Le dernier intervenant, décalé lui aussi est un Youtuber : Bruce Benamran, qui sur sa chaîne Youtube e-penser présente des émissions de vulgarisation sur des sujets principalement scientifiques, excelle dans l'art de la digression et du coq-à-l'âne. Une conclusion divertissante à cette convention, même si comme l'a souligné Bruce Benamran en préambule à son intervention, "il partait avec un handicap, car l'intervenant précédent sauve des vies, lui".
Benoît Herr
Remise des SAP Quality Awards
Elle a cette année été réalisée par l'USF et ses membres, partie prenante dans le jury. Ils ont récompensé les meilleurs projets SAP dans trois catégories : Fast Delivery, Business Transformation et innovation.
Dans la catégorie Fast Delivery, c'est But International qui a décroché le bronze pour son projet SAP Business Objects Site on HANA. L'argent a été attribué à la PME spécialisée dans l'extraction d'algues et les gélifiants Algaia pour son projet SAP All in One, mené avec Gfi-ROFF. L'or est revenu au Groupe SAFO pour son projet SAP S4/HANA Retail & Customer Activity Repository, mené avec Beyond Technologies.

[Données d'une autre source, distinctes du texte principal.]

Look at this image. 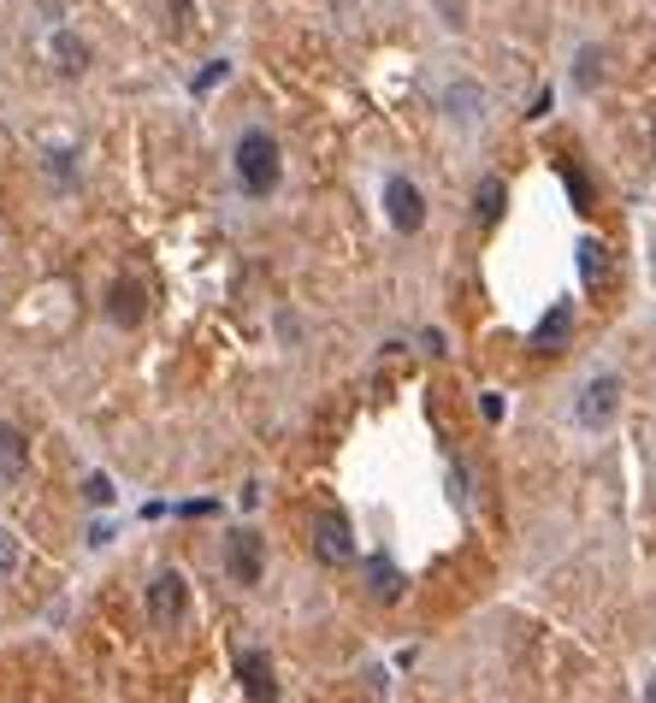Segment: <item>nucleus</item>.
Instances as JSON below:
<instances>
[{
    "label": "nucleus",
    "instance_id": "f257e3e1",
    "mask_svg": "<svg viewBox=\"0 0 656 703\" xmlns=\"http://www.w3.org/2000/svg\"><path fill=\"white\" fill-rule=\"evenodd\" d=\"M231 166H237L243 196L267 201L284 178V154H279V142H272V130H243L237 149H231Z\"/></svg>",
    "mask_w": 656,
    "mask_h": 703
},
{
    "label": "nucleus",
    "instance_id": "f03ea898",
    "mask_svg": "<svg viewBox=\"0 0 656 703\" xmlns=\"http://www.w3.org/2000/svg\"><path fill=\"white\" fill-rule=\"evenodd\" d=\"M621 420V378L616 373H591L586 390L574 397V426L579 432H609Z\"/></svg>",
    "mask_w": 656,
    "mask_h": 703
},
{
    "label": "nucleus",
    "instance_id": "7ed1b4c3",
    "mask_svg": "<svg viewBox=\"0 0 656 703\" xmlns=\"http://www.w3.org/2000/svg\"><path fill=\"white\" fill-rule=\"evenodd\" d=\"M308 550L319 555V562H331V567H343L349 555H355V538H349V520L338 515V508L314 515V526H308Z\"/></svg>",
    "mask_w": 656,
    "mask_h": 703
},
{
    "label": "nucleus",
    "instance_id": "20e7f679",
    "mask_svg": "<svg viewBox=\"0 0 656 703\" xmlns=\"http://www.w3.org/2000/svg\"><path fill=\"white\" fill-rule=\"evenodd\" d=\"M385 213H390V225H397V231H408V237L426 225V201H420V189L408 178H385Z\"/></svg>",
    "mask_w": 656,
    "mask_h": 703
},
{
    "label": "nucleus",
    "instance_id": "39448f33",
    "mask_svg": "<svg viewBox=\"0 0 656 703\" xmlns=\"http://www.w3.org/2000/svg\"><path fill=\"white\" fill-rule=\"evenodd\" d=\"M184 574H172V567H166V574H160L154 585H149V621L154 626H172V621H178V614H184Z\"/></svg>",
    "mask_w": 656,
    "mask_h": 703
},
{
    "label": "nucleus",
    "instance_id": "423d86ee",
    "mask_svg": "<svg viewBox=\"0 0 656 703\" xmlns=\"http://www.w3.org/2000/svg\"><path fill=\"white\" fill-rule=\"evenodd\" d=\"M225 567L237 585H260V532H231L225 538Z\"/></svg>",
    "mask_w": 656,
    "mask_h": 703
},
{
    "label": "nucleus",
    "instance_id": "0eeeda50",
    "mask_svg": "<svg viewBox=\"0 0 656 703\" xmlns=\"http://www.w3.org/2000/svg\"><path fill=\"white\" fill-rule=\"evenodd\" d=\"M237 673H243V692H249L255 703H272V698H279V680H272L267 651H243V656H237Z\"/></svg>",
    "mask_w": 656,
    "mask_h": 703
},
{
    "label": "nucleus",
    "instance_id": "6e6552de",
    "mask_svg": "<svg viewBox=\"0 0 656 703\" xmlns=\"http://www.w3.org/2000/svg\"><path fill=\"white\" fill-rule=\"evenodd\" d=\"M142 307H149V302H142V284H137V278H119V284L107 290V319H113V326H137Z\"/></svg>",
    "mask_w": 656,
    "mask_h": 703
},
{
    "label": "nucleus",
    "instance_id": "1a4fd4ad",
    "mask_svg": "<svg viewBox=\"0 0 656 703\" xmlns=\"http://www.w3.org/2000/svg\"><path fill=\"white\" fill-rule=\"evenodd\" d=\"M24 467H31V444H24V432L0 426V485H19Z\"/></svg>",
    "mask_w": 656,
    "mask_h": 703
},
{
    "label": "nucleus",
    "instance_id": "9d476101",
    "mask_svg": "<svg viewBox=\"0 0 656 703\" xmlns=\"http://www.w3.org/2000/svg\"><path fill=\"white\" fill-rule=\"evenodd\" d=\"M574 331V302H557L544 319H538V331H532V349H562V337Z\"/></svg>",
    "mask_w": 656,
    "mask_h": 703
},
{
    "label": "nucleus",
    "instance_id": "9b49d317",
    "mask_svg": "<svg viewBox=\"0 0 656 703\" xmlns=\"http://www.w3.org/2000/svg\"><path fill=\"white\" fill-rule=\"evenodd\" d=\"M367 591L378 597V604H397V597H402V574H397L390 555H373V562H367Z\"/></svg>",
    "mask_w": 656,
    "mask_h": 703
},
{
    "label": "nucleus",
    "instance_id": "f8f14e48",
    "mask_svg": "<svg viewBox=\"0 0 656 703\" xmlns=\"http://www.w3.org/2000/svg\"><path fill=\"white\" fill-rule=\"evenodd\" d=\"M449 119H461V125L485 119V90H479V83H456V90H449Z\"/></svg>",
    "mask_w": 656,
    "mask_h": 703
},
{
    "label": "nucleus",
    "instance_id": "ddd939ff",
    "mask_svg": "<svg viewBox=\"0 0 656 703\" xmlns=\"http://www.w3.org/2000/svg\"><path fill=\"white\" fill-rule=\"evenodd\" d=\"M503 196H508V189H503V178H485V184H479V196H473V201H479V208H473V213H479V225H497Z\"/></svg>",
    "mask_w": 656,
    "mask_h": 703
},
{
    "label": "nucleus",
    "instance_id": "4468645a",
    "mask_svg": "<svg viewBox=\"0 0 656 703\" xmlns=\"http://www.w3.org/2000/svg\"><path fill=\"white\" fill-rule=\"evenodd\" d=\"M579 278H586V284H597V278H604V243H597V237L579 243Z\"/></svg>",
    "mask_w": 656,
    "mask_h": 703
},
{
    "label": "nucleus",
    "instance_id": "2eb2a0df",
    "mask_svg": "<svg viewBox=\"0 0 656 703\" xmlns=\"http://www.w3.org/2000/svg\"><path fill=\"white\" fill-rule=\"evenodd\" d=\"M12 567H19V538L0 526V574H12Z\"/></svg>",
    "mask_w": 656,
    "mask_h": 703
},
{
    "label": "nucleus",
    "instance_id": "dca6fc26",
    "mask_svg": "<svg viewBox=\"0 0 656 703\" xmlns=\"http://www.w3.org/2000/svg\"><path fill=\"white\" fill-rule=\"evenodd\" d=\"M597 60H604L597 48H586V54H579V90H591V83H597V71H604Z\"/></svg>",
    "mask_w": 656,
    "mask_h": 703
},
{
    "label": "nucleus",
    "instance_id": "f3484780",
    "mask_svg": "<svg viewBox=\"0 0 656 703\" xmlns=\"http://www.w3.org/2000/svg\"><path fill=\"white\" fill-rule=\"evenodd\" d=\"M60 66H66V71H83V42L60 36Z\"/></svg>",
    "mask_w": 656,
    "mask_h": 703
},
{
    "label": "nucleus",
    "instance_id": "a211bd4d",
    "mask_svg": "<svg viewBox=\"0 0 656 703\" xmlns=\"http://www.w3.org/2000/svg\"><path fill=\"white\" fill-rule=\"evenodd\" d=\"M225 71H231L225 60H213V66H208V71H201V78H196V90H213V83H219V78H225Z\"/></svg>",
    "mask_w": 656,
    "mask_h": 703
},
{
    "label": "nucleus",
    "instance_id": "6ab92c4d",
    "mask_svg": "<svg viewBox=\"0 0 656 703\" xmlns=\"http://www.w3.org/2000/svg\"><path fill=\"white\" fill-rule=\"evenodd\" d=\"M107 496H113V485H107V479L95 473V479H90V503H107Z\"/></svg>",
    "mask_w": 656,
    "mask_h": 703
},
{
    "label": "nucleus",
    "instance_id": "aec40b11",
    "mask_svg": "<svg viewBox=\"0 0 656 703\" xmlns=\"http://www.w3.org/2000/svg\"><path fill=\"white\" fill-rule=\"evenodd\" d=\"M645 703H656V680H651V686H645Z\"/></svg>",
    "mask_w": 656,
    "mask_h": 703
}]
</instances>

Dans la catégorie Business Transformation, la société Boulanger a obtenu le bronze pour son projet SAP Planning for retail on HANA, réalisé avec delaware. L'argent est revenu à la société Guerbet pour SAP Business Suite on HANA, un projet mené conjointement avec Capgemini et PwC. Et l'or a été attribué à Amadeus pour son projet SAP Portfolio & project management on HANA Enterprise Cloud, mené avec SOA People.
Dans la catégorie innovation, c'est la société SEF Textile (Société d'Enduction et de Flockage) qui a obtenu le bronze pour son projet SAP Business ByDesign, implémenté par Aldaïs. Cdiscount a décroché l'argent pour son projet SAP Successfactors Suite, mené avec Arago Consulting. Et l'or est revenu au "petit poucet" de l'assemblée, Medaviz (l'avis médical en un clic), une TPE de 5 personnes (mais dont les effectifs devraient bientôt passer à 7...) pour son projet SAP Business One on HANA, mené avec W3Com.